DATA TO USE →
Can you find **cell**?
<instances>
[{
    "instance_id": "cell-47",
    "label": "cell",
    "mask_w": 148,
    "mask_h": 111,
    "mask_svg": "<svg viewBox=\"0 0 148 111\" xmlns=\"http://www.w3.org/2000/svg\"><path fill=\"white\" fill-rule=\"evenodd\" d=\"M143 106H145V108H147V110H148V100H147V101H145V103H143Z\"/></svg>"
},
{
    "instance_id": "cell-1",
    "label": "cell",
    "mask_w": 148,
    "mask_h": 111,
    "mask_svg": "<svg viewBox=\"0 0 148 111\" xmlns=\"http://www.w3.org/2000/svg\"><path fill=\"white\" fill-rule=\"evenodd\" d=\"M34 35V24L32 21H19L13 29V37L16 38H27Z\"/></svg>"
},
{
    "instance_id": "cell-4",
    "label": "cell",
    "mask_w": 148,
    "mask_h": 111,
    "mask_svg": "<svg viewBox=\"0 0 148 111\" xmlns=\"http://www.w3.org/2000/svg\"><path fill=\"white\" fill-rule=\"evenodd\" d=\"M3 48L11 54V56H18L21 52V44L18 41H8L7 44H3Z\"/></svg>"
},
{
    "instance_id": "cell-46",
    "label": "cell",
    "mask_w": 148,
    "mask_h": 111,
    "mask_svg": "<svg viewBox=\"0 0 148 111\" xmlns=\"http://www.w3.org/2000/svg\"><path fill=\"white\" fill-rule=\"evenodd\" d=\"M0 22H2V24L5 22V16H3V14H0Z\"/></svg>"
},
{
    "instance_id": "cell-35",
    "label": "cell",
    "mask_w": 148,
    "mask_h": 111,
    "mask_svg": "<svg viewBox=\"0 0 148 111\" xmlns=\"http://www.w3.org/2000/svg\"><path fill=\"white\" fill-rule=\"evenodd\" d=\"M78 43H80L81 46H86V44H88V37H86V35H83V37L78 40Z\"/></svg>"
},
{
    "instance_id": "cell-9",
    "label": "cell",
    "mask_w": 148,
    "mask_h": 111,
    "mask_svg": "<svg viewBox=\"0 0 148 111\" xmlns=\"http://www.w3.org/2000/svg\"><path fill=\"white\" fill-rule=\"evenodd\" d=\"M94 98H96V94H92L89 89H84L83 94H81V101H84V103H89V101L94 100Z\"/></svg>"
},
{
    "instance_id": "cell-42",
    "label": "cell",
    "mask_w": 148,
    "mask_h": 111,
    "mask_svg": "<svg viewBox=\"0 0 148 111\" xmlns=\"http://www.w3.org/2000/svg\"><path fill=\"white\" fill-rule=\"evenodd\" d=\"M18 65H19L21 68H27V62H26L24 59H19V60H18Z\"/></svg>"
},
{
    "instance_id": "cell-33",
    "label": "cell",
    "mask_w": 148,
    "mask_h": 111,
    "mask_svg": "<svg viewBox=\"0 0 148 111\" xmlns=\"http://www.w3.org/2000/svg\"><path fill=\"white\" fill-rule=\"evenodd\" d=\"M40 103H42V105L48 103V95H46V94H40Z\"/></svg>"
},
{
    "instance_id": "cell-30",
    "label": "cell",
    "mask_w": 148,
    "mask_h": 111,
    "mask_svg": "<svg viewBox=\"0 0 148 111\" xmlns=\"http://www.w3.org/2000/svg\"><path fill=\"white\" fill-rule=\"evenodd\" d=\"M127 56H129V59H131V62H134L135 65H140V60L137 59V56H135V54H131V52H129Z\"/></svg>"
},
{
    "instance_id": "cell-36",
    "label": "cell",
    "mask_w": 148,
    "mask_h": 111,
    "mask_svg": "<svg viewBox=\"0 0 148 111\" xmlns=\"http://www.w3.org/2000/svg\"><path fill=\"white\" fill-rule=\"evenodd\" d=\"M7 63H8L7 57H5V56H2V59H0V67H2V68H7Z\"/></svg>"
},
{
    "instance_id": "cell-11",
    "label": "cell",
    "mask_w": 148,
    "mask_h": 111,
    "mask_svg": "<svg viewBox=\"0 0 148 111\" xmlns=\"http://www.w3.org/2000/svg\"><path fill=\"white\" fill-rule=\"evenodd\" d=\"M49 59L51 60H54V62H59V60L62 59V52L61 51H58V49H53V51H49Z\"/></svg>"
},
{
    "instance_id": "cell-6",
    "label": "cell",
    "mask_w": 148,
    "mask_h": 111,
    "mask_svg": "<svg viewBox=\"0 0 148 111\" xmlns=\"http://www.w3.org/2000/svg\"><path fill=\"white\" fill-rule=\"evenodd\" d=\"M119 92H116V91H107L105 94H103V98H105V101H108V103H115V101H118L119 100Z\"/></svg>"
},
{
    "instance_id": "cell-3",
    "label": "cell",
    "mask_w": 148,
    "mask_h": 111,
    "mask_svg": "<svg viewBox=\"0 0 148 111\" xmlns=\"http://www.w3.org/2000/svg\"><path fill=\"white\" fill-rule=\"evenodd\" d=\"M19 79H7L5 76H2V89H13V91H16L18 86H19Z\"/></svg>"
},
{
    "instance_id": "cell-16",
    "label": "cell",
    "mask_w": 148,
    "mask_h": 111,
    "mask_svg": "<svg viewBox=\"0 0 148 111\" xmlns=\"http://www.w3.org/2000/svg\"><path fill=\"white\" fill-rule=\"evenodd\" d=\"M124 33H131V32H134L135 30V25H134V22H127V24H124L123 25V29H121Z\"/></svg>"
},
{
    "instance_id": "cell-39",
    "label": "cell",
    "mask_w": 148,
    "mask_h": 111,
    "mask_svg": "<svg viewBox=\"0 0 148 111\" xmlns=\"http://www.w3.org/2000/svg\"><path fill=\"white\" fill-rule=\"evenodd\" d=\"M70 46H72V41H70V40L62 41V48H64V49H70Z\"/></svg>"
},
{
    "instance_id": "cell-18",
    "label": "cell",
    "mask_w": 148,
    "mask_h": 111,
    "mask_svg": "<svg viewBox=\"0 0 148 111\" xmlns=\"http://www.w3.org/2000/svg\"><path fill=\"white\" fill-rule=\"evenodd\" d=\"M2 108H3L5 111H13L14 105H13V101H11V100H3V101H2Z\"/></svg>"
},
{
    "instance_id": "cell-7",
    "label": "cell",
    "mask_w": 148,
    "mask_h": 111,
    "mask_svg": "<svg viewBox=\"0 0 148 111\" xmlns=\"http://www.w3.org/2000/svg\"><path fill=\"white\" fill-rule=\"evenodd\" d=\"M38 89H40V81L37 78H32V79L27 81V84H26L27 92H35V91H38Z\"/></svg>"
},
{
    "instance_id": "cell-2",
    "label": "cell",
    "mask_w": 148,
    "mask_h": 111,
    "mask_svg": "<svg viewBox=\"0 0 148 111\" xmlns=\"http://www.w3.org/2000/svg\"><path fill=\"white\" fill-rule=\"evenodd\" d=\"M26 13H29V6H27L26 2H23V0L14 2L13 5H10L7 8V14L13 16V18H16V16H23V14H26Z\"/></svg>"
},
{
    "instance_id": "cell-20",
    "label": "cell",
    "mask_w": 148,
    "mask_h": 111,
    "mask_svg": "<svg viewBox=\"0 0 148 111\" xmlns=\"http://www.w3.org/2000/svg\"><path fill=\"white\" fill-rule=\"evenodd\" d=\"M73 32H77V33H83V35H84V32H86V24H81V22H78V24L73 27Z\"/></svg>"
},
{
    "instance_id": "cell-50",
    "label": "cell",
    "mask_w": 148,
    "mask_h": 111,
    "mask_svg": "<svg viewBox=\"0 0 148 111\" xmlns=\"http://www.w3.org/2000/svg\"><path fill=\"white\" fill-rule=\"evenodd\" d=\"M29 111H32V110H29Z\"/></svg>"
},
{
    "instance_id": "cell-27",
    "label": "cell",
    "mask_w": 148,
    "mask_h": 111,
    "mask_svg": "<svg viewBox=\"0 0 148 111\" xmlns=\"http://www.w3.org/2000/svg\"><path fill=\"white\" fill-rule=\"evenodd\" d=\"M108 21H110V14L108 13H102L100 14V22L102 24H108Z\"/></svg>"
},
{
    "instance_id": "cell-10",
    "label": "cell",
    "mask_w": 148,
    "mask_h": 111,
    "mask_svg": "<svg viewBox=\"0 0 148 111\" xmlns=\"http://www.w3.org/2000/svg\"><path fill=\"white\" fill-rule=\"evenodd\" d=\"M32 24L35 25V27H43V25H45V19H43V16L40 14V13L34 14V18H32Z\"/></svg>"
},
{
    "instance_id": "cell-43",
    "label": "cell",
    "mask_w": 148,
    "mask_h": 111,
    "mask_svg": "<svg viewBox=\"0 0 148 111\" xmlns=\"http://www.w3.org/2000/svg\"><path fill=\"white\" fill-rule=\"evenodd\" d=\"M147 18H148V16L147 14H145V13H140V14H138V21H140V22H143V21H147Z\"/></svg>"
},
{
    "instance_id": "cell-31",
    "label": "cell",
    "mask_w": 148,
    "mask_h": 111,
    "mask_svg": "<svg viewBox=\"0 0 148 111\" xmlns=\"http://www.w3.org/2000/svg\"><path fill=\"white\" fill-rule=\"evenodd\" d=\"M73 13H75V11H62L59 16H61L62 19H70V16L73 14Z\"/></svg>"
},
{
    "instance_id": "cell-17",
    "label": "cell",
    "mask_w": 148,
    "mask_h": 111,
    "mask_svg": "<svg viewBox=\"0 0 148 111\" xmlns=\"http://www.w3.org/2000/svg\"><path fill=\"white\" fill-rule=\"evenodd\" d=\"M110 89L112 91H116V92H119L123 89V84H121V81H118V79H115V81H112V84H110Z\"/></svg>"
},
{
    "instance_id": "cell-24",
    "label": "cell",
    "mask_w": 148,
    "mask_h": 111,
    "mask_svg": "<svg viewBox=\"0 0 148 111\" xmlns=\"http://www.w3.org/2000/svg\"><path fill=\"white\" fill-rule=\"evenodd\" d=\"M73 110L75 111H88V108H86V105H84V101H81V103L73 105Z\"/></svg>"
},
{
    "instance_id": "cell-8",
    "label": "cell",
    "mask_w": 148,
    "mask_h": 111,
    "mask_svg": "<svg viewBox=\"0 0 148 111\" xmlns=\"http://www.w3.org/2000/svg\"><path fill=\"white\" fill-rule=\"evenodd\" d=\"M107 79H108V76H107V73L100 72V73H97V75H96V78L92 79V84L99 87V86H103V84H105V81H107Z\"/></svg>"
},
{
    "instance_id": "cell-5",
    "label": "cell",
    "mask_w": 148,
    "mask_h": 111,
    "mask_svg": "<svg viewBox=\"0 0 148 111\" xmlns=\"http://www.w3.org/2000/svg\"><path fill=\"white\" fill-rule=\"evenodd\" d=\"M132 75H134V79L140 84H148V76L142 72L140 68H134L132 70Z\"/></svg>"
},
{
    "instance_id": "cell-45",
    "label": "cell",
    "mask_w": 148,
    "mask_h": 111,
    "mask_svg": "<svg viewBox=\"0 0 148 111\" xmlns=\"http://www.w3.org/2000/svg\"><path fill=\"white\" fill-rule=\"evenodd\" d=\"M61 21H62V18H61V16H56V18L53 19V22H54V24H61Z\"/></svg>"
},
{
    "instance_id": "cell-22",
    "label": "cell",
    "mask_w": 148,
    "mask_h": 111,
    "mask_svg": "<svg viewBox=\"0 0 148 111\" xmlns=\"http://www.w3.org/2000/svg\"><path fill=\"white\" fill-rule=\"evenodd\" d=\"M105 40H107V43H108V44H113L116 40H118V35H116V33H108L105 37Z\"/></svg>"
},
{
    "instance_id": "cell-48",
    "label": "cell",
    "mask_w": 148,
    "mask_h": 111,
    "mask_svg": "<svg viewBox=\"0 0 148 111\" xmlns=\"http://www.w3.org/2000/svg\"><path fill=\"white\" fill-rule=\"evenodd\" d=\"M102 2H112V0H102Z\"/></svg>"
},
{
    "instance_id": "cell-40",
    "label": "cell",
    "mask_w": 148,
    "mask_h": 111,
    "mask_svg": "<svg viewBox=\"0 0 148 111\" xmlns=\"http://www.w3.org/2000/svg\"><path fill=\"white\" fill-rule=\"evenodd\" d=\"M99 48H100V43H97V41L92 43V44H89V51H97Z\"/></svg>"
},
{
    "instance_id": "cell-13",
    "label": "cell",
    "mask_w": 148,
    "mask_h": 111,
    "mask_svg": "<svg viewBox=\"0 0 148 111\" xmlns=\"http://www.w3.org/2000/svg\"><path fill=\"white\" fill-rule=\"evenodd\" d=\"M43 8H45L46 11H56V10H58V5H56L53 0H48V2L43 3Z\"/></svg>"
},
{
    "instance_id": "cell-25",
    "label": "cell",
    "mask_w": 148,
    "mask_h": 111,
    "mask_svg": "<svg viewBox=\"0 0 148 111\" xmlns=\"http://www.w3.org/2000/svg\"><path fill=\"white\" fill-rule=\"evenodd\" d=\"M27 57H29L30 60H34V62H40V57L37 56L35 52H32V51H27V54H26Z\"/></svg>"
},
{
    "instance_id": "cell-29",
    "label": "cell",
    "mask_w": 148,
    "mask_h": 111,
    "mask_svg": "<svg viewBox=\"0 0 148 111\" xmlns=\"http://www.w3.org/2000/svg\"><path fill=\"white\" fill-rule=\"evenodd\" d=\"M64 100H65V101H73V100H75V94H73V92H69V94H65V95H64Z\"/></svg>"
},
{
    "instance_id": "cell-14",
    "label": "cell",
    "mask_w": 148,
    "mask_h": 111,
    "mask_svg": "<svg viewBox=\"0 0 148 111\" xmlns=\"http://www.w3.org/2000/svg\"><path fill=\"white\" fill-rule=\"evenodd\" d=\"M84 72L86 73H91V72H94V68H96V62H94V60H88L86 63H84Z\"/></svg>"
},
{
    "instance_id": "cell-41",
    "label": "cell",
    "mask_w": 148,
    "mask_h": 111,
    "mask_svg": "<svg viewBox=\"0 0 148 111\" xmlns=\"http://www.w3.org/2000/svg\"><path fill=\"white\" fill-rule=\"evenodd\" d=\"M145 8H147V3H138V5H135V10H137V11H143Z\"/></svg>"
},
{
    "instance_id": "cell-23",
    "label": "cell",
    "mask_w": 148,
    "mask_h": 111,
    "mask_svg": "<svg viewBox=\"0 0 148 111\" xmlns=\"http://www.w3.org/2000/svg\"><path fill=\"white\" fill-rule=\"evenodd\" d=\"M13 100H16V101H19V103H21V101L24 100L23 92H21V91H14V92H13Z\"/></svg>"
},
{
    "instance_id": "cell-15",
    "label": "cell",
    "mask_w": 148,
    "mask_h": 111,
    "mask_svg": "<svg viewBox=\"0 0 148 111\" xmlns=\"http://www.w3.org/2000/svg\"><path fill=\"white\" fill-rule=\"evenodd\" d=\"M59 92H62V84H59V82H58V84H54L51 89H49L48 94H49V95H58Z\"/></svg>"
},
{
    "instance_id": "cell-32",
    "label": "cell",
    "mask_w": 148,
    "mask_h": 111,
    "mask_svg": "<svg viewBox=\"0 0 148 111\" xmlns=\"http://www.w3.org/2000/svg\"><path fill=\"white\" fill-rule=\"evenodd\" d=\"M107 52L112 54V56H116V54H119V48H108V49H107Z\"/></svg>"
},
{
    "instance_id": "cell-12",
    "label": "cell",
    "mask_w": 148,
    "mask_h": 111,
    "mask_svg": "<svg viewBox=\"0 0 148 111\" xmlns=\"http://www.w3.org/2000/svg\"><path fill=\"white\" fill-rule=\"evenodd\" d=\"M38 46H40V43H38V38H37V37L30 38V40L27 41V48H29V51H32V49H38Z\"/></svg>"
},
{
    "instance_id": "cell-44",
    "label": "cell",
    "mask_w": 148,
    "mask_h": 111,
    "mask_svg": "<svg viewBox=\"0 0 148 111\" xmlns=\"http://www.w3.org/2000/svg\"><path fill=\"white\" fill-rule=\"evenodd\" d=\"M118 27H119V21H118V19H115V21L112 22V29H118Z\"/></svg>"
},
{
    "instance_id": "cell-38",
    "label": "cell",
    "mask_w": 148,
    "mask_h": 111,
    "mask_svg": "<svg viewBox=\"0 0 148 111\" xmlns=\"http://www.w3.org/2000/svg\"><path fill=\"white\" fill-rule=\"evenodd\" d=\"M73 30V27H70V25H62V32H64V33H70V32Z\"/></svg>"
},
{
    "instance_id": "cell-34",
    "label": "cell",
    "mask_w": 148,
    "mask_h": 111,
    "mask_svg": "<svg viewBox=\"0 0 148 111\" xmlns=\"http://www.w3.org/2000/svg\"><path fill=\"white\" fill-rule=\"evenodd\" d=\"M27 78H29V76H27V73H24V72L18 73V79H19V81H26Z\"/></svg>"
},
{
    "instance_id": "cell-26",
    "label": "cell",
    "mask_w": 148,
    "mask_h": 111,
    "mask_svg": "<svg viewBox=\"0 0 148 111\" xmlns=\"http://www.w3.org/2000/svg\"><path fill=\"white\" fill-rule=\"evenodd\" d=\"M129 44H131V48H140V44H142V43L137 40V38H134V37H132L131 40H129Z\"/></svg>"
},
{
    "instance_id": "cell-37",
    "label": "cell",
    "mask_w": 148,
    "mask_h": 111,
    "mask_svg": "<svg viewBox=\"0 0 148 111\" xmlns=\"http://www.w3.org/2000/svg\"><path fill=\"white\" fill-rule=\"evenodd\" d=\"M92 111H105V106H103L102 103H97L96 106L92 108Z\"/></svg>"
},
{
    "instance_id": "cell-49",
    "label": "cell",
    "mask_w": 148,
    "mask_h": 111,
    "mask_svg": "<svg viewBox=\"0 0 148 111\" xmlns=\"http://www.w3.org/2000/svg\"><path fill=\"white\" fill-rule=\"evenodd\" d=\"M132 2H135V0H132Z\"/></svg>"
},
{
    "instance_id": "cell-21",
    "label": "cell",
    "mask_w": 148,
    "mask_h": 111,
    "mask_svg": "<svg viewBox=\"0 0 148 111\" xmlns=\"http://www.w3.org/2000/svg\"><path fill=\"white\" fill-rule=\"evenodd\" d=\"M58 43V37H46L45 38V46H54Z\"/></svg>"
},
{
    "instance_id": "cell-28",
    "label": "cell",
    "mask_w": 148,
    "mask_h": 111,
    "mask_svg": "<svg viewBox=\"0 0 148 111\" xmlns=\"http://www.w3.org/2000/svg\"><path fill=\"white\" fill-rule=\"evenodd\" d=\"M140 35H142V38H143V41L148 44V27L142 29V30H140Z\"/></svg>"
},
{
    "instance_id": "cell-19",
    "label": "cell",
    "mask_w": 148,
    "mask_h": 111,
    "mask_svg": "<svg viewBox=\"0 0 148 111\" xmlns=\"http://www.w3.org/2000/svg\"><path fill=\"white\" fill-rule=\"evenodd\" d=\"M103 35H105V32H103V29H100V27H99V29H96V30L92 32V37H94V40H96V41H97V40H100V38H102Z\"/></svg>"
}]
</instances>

REQUIRED WORK → Copy the lines word for word, starting at the very first line and ending at the line that contains "48L11 54V56H18L21 52V44L18", with both of those lines included.

SOLUTION →
Can you find **cell**?
<instances>
[{
    "instance_id": "cell-47",
    "label": "cell",
    "mask_w": 148,
    "mask_h": 111,
    "mask_svg": "<svg viewBox=\"0 0 148 111\" xmlns=\"http://www.w3.org/2000/svg\"><path fill=\"white\" fill-rule=\"evenodd\" d=\"M143 106H145V108H147V110H148V100H147V101H145V103H143Z\"/></svg>"
},
{
    "instance_id": "cell-1",
    "label": "cell",
    "mask_w": 148,
    "mask_h": 111,
    "mask_svg": "<svg viewBox=\"0 0 148 111\" xmlns=\"http://www.w3.org/2000/svg\"><path fill=\"white\" fill-rule=\"evenodd\" d=\"M34 35V24L32 21H19L13 29V37L16 38H27Z\"/></svg>"
},
{
    "instance_id": "cell-4",
    "label": "cell",
    "mask_w": 148,
    "mask_h": 111,
    "mask_svg": "<svg viewBox=\"0 0 148 111\" xmlns=\"http://www.w3.org/2000/svg\"><path fill=\"white\" fill-rule=\"evenodd\" d=\"M3 48L11 54V56H18L21 52V44L18 41H8L7 44H3Z\"/></svg>"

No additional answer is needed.